PASSAGE TO READ:
····················
Three new utility functions in C++23

[+] a2800276|3 years ago|reply

My first impression is that all three of these are clutter to an already very cluttered language ...

1.) Coming from embedded programming, I can see the utility of `std::unreachable`. But shouldn't this be a compiler directive? Or a standardized #pragma? Can someone more knowledgeable in C++ say whether using functions as markers is a common mechanism in std:: ?

2.)Maybe the example is bad here, as it doesn't even save typing. (18 chars for `std::to_underlying` vs. 16 for `static_cast<int>`. The 'old' variant seems more expressive to boot. If anything, how about `static_cast<auto>`? or <underlying> ...

3.) The usefulness of `std::byteswap` to convert data to network byte order seems trivial vs. the venerable old `htonl` family of functions. `std::byteswap` seems more like intrinsics meant to expose possibly present target machine instructions to the user. Like `std::unreachable` this is probably of most use to embedded / low-level programming. This may be a deficiency in the article...

If it's not obvious, I'm not a big C++ fan and read the article with C-tinted glasses :)

[+] s28l|3 years ago|reply

1. It is a compiler defined function (`__builtin_unreachable()`), but the issue is that MSVC doesn't have it, so you need a different implementation per compiler [0]. Plus, if a new compiler shows up (besides MSVC/GCC/LLVM), you'd need to investigate what the correct way to express `__builtin_unreachable` is.

From a compiler perspective, using a function makes the most sense, since that fits into the existing control-flow analysis that the compiler will do. Pragmas are processed by the pre-processor, so they aren't appropriate for expressing control flow hints.

2. `std::to_underlying(t)` is a wrapper around `static_cast<std::underlying_type_t<std::remove_cv_t<std::remove_reference_t<decltype(t)>>>>(t)`. So a lot fewer characters. It's also useful since `std::underlying_type_t<T>` behaves weirdly if `T` is not an enum type.
····················
REQUIRED WORK:
Write out the part of the C++23 thread starting with "1.) Coming from" and going on through "in the article...", word for word.

EXTRACTED INFORMATION:
····················
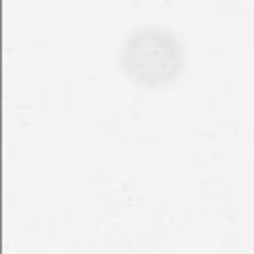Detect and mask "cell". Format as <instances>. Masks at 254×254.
Instances as JSON below:
<instances>
[{
	"label": "cell",
	"instance_id": "cell-1",
	"mask_svg": "<svg viewBox=\"0 0 254 254\" xmlns=\"http://www.w3.org/2000/svg\"><path fill=\"white\" fill-rule=\"evenodd\" d=\"M121 67L139 85H169L185 67L183 42L165 28H137L121 46Z\"/></svg>",
	"mask_w": 254,
	"mask_h": 254
}]
</instances>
····················
THE SOLUTION:
1.) Coming from embedded programming, I can see the utility of `std::unreachable`. But shouldn't this be a compiler directive? Or a standardized #pragma? Can someone more knowledgeable in C++ say whether using functions as markers is a common mechanism in std:: ?

2.)Maybe the example is bad here, as it doesn't even save typing. (18 chars for `std::to_underlying` vs. 16 for `static_cast<int>`. The 'old' variant seems more expressive to boot. If anything, how about `static_cast<auto>`? or <underlying> ...

3.) The usefulness of `std::byteswap` to convert data to network byte order seems trivial vs. the venerable old `htonl` family of functions. `std::byteswap` seems more like intrinsics meant to expose possibly present target machine instructions to the user. Like `std::unreachable` this is probably of most use to embedded / low-level programming. This may be a deficiency in the article...